Tras unos años marcados por dolencias en la espalda, en el tendón de aquiles y, nuevamente, en los tobillos, Hill, agente libre no restringido, declaró su deseo de firmar con los Phoenix Suns, el equipo de moda del momento. Las ganancias se redujeron, pero la felicidad se multiplicó exponencialmente. Allí regresaría a las dobles figuras en anotación, a correr la cancha con su elegancia habitual y a sentirse, de nuevo, un jugador importante. Curiosamente, Grant Hill tuvo que esperar a cumplir los 35 años para disputar su primera temporada completa en la liga, los 82 encuentros de la sesión 2008-2009.
En un equipo que defendía más bien poco, el bueno de Grant le tocó adoptar el papel de especialista defensivo.
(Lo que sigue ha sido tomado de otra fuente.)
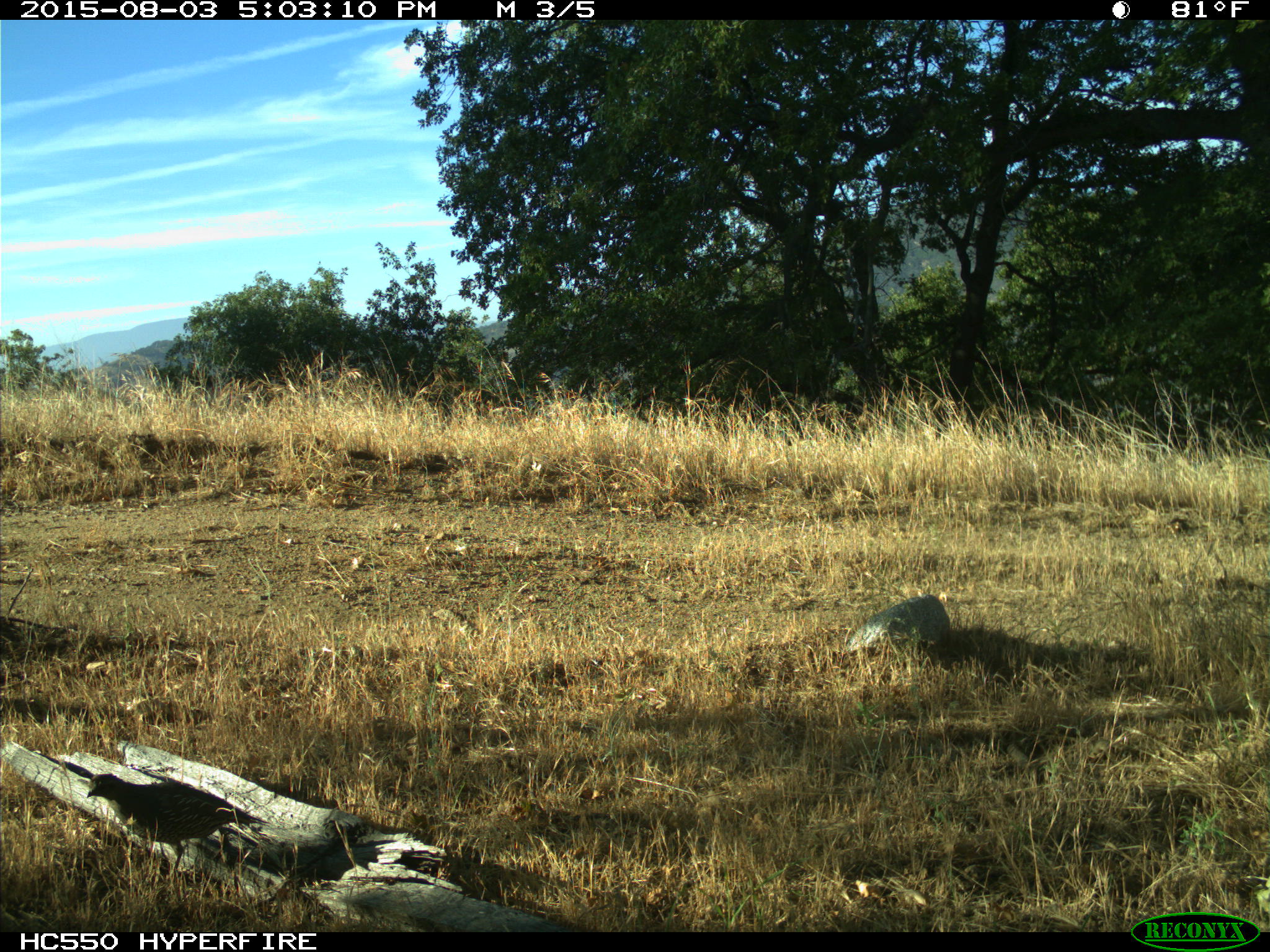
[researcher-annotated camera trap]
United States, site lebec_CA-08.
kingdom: Animalia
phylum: Chordata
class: Aves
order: Galliformes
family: Odontophoridae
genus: Callipepla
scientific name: Callipepla californica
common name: california quail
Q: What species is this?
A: Callipepla californica (california quail).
Así, en los playoffs de 2010, a los 37 años y tras superar su primera ronda de playoff después de seis intentos fallidos y 16 años en la liga, Grant Hill se enfrentaba a su gran oportunidad para recuperar la etiqueta de ganador que le acompañaba en sus años universitarios. Para ello, en base a su nuevo papel, debía defender, o al menos estorbar, a una de las mejores versiones que recordamos de Kobe Bryant. Hill, en la previa de aquella eliminatoria, parecía tener la clave: “No desistir. Ésa es la manera”. Y aunque Kobe anotara más de treinta puntos en cinco de los seis partidos me atrevería a apostar por que el veterano jugador no desistió, por que fue cosa de la inspiración del genio, que los habría anotado frente a cualquiera, por muy joven que éste fuera o por muy sanos que tuviera los tobillos. Aquella eliminatoria por el título de la conferencia, en la cumbre competitiva de su carrera, bien podría haber supuesto un perfecto final para el idilio de Grant Hill con el baloncesto.
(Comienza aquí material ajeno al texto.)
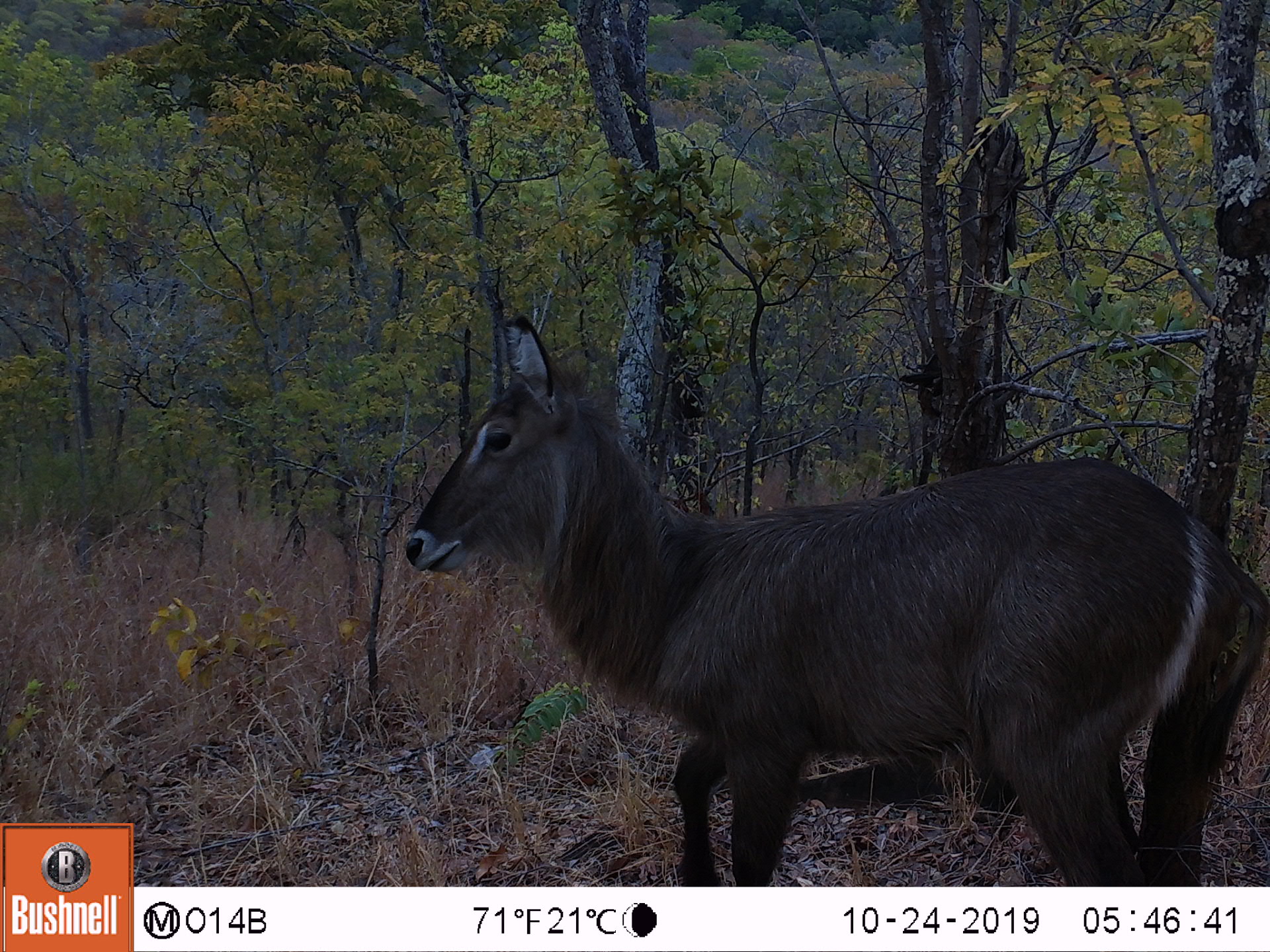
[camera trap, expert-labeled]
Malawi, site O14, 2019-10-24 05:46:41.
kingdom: Animalia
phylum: Chordata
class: Mammalia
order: Artiodactyla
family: Bovidae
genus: Kobus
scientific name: Kobus ellipsiprymnus ellipsiprymnus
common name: common waterbuck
Common waterbuck (Kobus ellipsiprymnus ellipsiprymnus), count 1.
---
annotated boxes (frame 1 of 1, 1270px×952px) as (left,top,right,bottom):
common waterbuck: (396,313,1256,873)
Pero no. Dos años más en Phoenix y una última oportunidad en los Clippers han terminado por cerrar el círculo de una carrera construida y diseñada para la gloria. Gloria que alcanzó en forma de dos campeonatos universitarios, el galardón de rookie del año, un oro olímpico y múltiples participaciones en el fin de semana de las estrellas. Gloria que, quizá, a algunos, entre ellos su padre, sepa a poco.
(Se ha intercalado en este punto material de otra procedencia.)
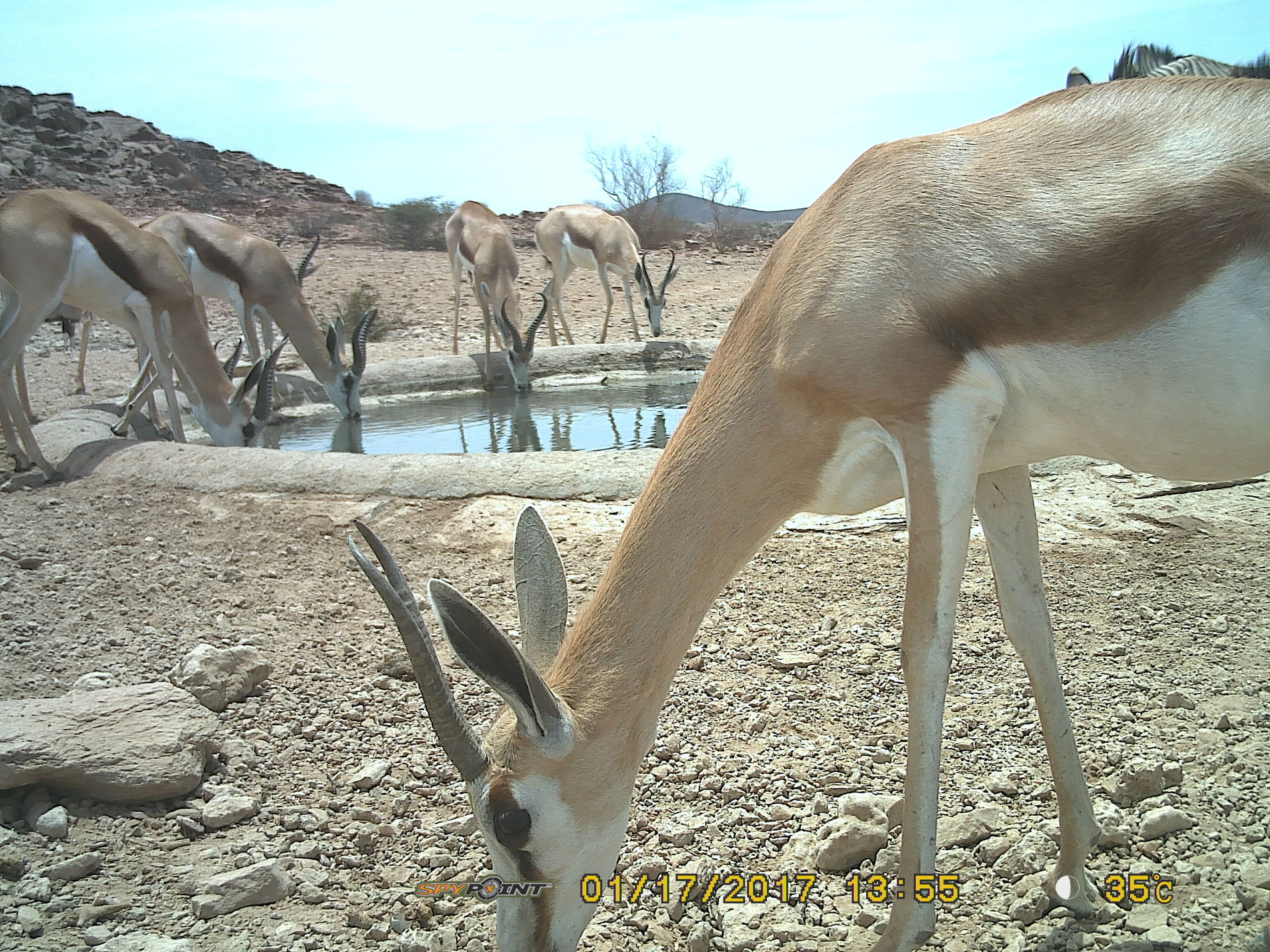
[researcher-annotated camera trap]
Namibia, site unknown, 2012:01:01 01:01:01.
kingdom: Animalia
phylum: Chordata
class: Mammalia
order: Artiodactyla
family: Bovidae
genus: Antidorcas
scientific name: Antidorcas marsupialis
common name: springbok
Antidorcas marsupialis (springbok).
Una educación excesivamente meticulosa, elitista y protectora, la sucesión de lesiones en el tobillo y una falta de ambición provocada por la precocidad con la que hubo de enfrentarse a los focos, nos hacen pensar que Grant Hill pudo ser más de lo que finalmente fue. En cambio, ahora, saciado definitivamente el apetito baloncestístico, Grant Hill tiene ante sí una prometedora carrera en el Partido Demócrata. Si logra digerir la bilis que salpica el intramundo de la política su carisma y educación harán el resto. Quizá, al frente de lo público, como cabeza visible de una colectividad, pueda sentirse al fin cómodo siendo quien es. Porque a Hill, a pesar de los intentos frustrados de padres, entrenadores y aficionados, lo que siempre le gustó fue ponerse al servicio de los demás. No ser una estrella. Mucho menos Mike.